Moses was the best. In our era of fifteen-minute fame, lots of people seek to be the best, even if it’s the best at something stupid. If it’s wild enough, funny enough, the best for just a moment, then people will do it. But if you are going to be the best, do it like Moses. Be the best at knowing you aren’t the best.

Moses is said to be meeker than any other human on earth. He was humble. He knew he wasn’t all that, even as he was the chosen leader, performing miracles, and had his nation looking to him.
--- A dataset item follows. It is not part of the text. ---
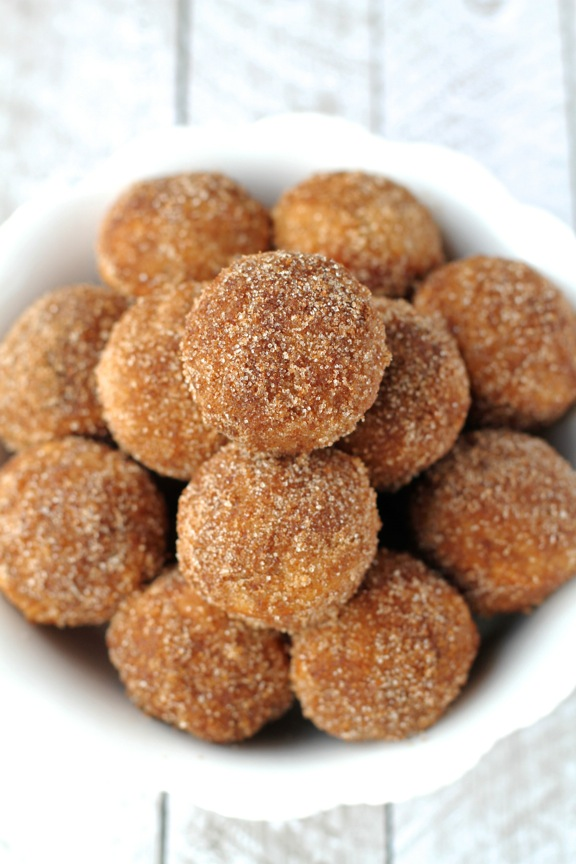 Baked Snickerdoodle Donut Holes -- the goodness of cinnamon and sugar baked into a soft and pillowy donut hole || runningwithspoons.com #snickerdoodle #donuts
How did he become so meek? He met God. That’s all it takes to become humble. He saw who God was. He saw who he was in comparison. He understood who God was. He had the memory of the burning bush. He had the memory of questioning God and being afraid. He had the memory of everything going wrong but then everything happening just as God had said. He had the memory of not being willing to go and obey on his own, believing he wasn’t able, knowing full well that he wasn’t able. But he also had the memory of being able, of God working in and through him. He had a front row seat to God’s greatest deliverance apart from the cross of Christ. Moses knows he did not do it. He was there, but it wasn’t him. He knew.

He knew God and he knew himself in the light of Who God was.

We can’t see God for Who He is and think we’re all that. Any sense of pride we have is a display of a lack of knowing who God is.

There’s nothing we have that we weren’t given. Nothing. We’re nothing apart from Him.

God is far from the proud not because He runs away from them. He’s far from the proud because they are far from Him. They do not know Him. There’s no intimacy with God that leaves one feeling proud.

Knowing God leaves a deep sense of humility. The more we know of who God is, the more we realize we have nothing to offer Him or anyone else. It’s all Him. Recognize it’s all Him and let Him alone get the glory.